M. Stéphane Florey (UDC), rapporteur de majorité. Merci, Madame la présidente. Personnellement, j'ai trouvé certains propos du rapporteur de minorité assez choquants: le drame de Thônex, qui est vraiment dramatique, j'insiste, n'a absolument rien à voir avec la question qui nous occupe aujourd'hui. Je trouve que c'est assez choquant de se servir de cela pour faire passer des augmentations de postes. (Commentaires.)
Le rôle de l'école n'est justement pas d'éduquer, comme l'a soutenu le rapporteur de minorité. L'école est là pour enseigner. Durant les dix années où Mme Torracinta a gouverné le DIP, elle n'a cessé de surmédicaliser l'école, ce à quoi une majorité de ce Grand Conseil était opposée, à savoir spécifiquement le PLR, l'UDC et le MCG, qui ont justement refusé cette médicalisation à outrance. C'est pour ça que, oui, des majorités se sont formées pour refuser systématiquement certains postes et axer l'école sur son rôle premier, à savoir enseigner. On enseigne avec des enseignants et non pas des psychologues, des médecins et des infirmières.

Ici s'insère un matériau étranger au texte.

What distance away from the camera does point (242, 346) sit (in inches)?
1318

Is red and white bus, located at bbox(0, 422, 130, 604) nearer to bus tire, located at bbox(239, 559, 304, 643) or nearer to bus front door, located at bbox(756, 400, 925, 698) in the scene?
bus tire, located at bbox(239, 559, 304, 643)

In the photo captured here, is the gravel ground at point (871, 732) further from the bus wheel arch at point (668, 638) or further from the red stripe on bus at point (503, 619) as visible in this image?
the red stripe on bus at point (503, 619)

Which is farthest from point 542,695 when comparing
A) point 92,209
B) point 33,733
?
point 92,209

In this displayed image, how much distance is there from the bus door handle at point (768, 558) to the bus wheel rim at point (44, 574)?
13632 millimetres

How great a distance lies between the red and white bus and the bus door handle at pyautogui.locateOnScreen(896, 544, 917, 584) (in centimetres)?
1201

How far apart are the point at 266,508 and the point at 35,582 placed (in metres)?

A titre personnel, j'espère que Mme Hiltpold, nouvellement élue, saura aller dans ce sens, en rationalisant l'école... (Remarque.) ...et en allant vraiment vers son but premier, à savoir d'enseigner, et je l'encourage fortement à aller dans ce sens-là et à nous proposer les budgets pour y arriver. Voilà. Je vous recommande donc fortement le dépôt de cette pétition sur le bureau du Grand Conseil pour toutes les raisons qui ont été expliquées ici. Merci.
La présidente. Je vous remercie. Mesdames et Messieurs, nous allons procéder au vote.
Mises aux voix, les conclusions de la majorité de la commission des pétitions (dépôt de la pétition 2162 sur le bureau du Grand Conseil à titre de renseignement) sont adoptées par 53 oui contre 29 non (vote nominal).